## Rows from a dataset
** Start **

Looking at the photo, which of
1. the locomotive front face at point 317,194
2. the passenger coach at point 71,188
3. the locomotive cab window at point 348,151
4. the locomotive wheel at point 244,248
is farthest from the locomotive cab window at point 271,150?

** End **

## Directions for this task
Rewrite the rows, switching each "locomotive" to "engine" and leaving every other word untouched.

## Finished answer
Looking at the photo, which of
1. the engine front face at point 317,194
2. the passenger coach at point 71,188
3. the engine cab window at point 348,151
4. the engine wheel at point 244,248
is farthest from the engine cab window at point 271,150?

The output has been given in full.